Before, and after.

In the world of non-randomised studies there are a bucketload of variants, a common one that we see if the ‘before and after study’. This is, on the face of it, a sensible approach. Do your ‘thing’, then change stuff, do the ‘other thing’. Monitor something important you hope to change, and then if it does you have some evidence of benefit.

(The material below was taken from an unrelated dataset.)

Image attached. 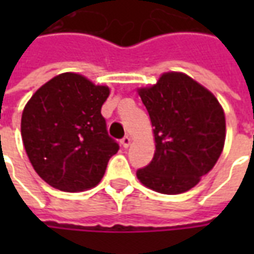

Except for most before & after studies it’s not quite like that. They are rarely conducted prospectively. They usually happen cause Something is going on — rising infection rates, loads of Kawasaki diagnoses, increasing DNA rates — and Something Must Be Done. So it is. And then the worrying thing falls back down again. This is then noted, and the notes are trawled, and the Something That Was Done is given a point at which before was before, and after was after.

Can you see any flaws?

For a start, there’s random fluctuation, which is a particular problem with rare occurrences. After a blip, you’re likely to get things settling down (“regression to the mean” and all that). Then  there’s the whole before / after divide — thing are rarely Done in one clean movement, and there’s a period of fluff and movement. And there’s also the idea that when you start Doing Something, all sorts of other things happen too. (Take bare below the elbows. There’s little direct evidence that the movement of cloth from off the wrist makes a difference to infections. What it probably does is signal something; a desire to wash hands lots, to encourage others to do so, to isolate infections quickly and to move to improve things for all. It might be claimed that the Thing was rolling up of sleeves, but the sleeves probably didn’t do the dirty work.)

And then there’s publication bias. If you did Something and it didn’t work, how likely are you to report it? For instance, if with VIP-induced diarrhoea you commenced octreotide and the poo settled, you’d probably write it up. But if you commenced racecontradil and next-to-nothing happened, no-one’s gong to be encouraging you to submit an abstract to the Spring Meeting.

Now in all this skepticism there are some things you may be able to hold onto.

1) Really really big effects – things with greater than 5-fold change – are likely to be real (ish – may still be exaggerated)

2) Actions which are truly before / after, or other discontinuities, for example when a drug is banned from use, and the outcome is consistently monitored in both time frames

3) Evidence of clear difference in the smoothed trends between the two periods, or differences where the period of change is removed from the analysis (taking out the ‘blip’ that might have driven change) are weakly more convincing

You may have really liked this study design before. But after?